Summary
Philip Morris Companies Inc. (now Altria Group, Inc.) reported strong first-quarter 2002 results, with net revenues increasing by 2.9% to $20.5 billion and operating income up significantly by 23.9% to $4.17 billion compared to the prior year period. This growth was primarily driven by robust performance in the tobacco segments, particularly domestic tobacco which saw a significant increase in operating income due to a one-time litigation-related charge in the prior year and higher pricing and volume. The adoption of new accounting standards (SFAS No. 141 and 142) also positively impacted earnings by eliminating goodwill amortization. Despite the strong financial performance, the company continues to navigate a complex operating environment characterized by ongoing tobacco litigation, regulatory scrutiny, and excise tax increases. Management highlighted the ongoing impact of the Master Settlement Agreement (MSA) and discussed various legislative and legal challenges facing the tobacco industry globally. The company is actively managing its debt and demonstrating a commitment to returning capital to shareholders through dividends and share repurchases.
Key Highlights
- 1Net revenues increased 2.9% to $20.5 billion, driven by higher tobacco net revenues.

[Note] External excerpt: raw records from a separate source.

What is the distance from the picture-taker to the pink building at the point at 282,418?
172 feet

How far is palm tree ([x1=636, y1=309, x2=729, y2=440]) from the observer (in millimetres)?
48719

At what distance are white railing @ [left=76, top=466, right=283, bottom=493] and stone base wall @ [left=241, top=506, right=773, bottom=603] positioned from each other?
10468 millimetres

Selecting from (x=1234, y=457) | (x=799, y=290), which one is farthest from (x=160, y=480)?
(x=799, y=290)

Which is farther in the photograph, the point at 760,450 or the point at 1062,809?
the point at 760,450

- 2Operating income saw a significant increase of 23.9% to $4.17 billion, benefiting from a $500 million litigation-related charge in the prior year and price increases.

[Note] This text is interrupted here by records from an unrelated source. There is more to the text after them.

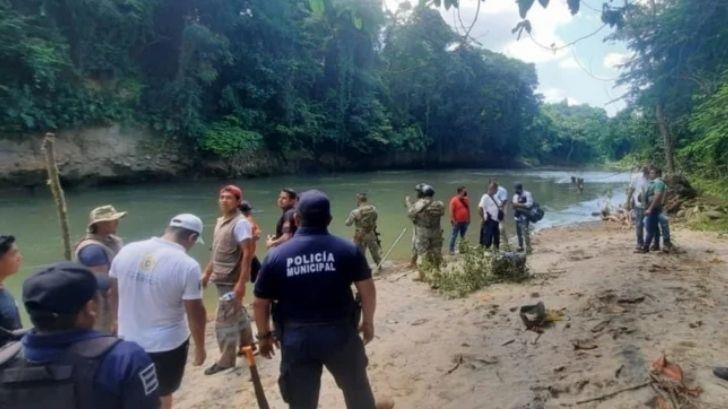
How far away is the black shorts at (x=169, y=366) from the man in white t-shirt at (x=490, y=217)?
8086 mm

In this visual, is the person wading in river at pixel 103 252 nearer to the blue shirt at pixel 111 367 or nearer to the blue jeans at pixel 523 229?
the blue shirt at pixel 111 367

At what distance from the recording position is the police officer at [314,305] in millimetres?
2986

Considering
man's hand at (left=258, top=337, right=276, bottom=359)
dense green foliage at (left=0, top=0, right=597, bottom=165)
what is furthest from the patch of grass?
man's hand at (left=258, top=337, right=276, bottom=359)

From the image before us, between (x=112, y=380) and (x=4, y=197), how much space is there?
81.6ft

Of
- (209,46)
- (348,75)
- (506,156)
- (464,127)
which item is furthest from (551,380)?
(506,156)

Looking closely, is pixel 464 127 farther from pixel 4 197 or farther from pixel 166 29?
pixel 4 197

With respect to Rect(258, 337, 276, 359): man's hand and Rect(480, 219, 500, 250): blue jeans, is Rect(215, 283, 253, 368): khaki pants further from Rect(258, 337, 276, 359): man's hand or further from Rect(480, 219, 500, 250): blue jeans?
Rect(480, 219, 500, 250): blue jeans

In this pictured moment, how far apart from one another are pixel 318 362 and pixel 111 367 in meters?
1.46

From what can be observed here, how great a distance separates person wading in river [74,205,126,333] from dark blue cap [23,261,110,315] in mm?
1604

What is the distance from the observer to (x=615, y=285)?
21.5ft

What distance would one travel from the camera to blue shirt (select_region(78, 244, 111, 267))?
383cm

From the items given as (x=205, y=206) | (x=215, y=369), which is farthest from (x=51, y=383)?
(x=205, y=206)

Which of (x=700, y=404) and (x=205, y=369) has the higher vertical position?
(x=700, y=404)

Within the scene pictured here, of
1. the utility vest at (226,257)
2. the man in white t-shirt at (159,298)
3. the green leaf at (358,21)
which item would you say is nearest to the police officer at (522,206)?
the utility vest at (226,257)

- 3Adoption of SFAS No. 141 and 142 eliminated goodwill amortization, positively impacting earnings.
- 4Domestic tobacco segment operating income surged 78.1% due to the prior year's litigation expense and price/volume increases.
- 5International tobacco segment experienced revenue growth of 0.9% despite unfavorable currency movements.
- 6Kraft Foods (food segment) faced some revenue decline primarily due to unfavorable currency impacts, but underlying performance, excluding divestitures and charges, showed improvement.
- 7The company returned $1.25 billion to shareholders via dividends and spent $1.1 billion on share repurchases in the quarter.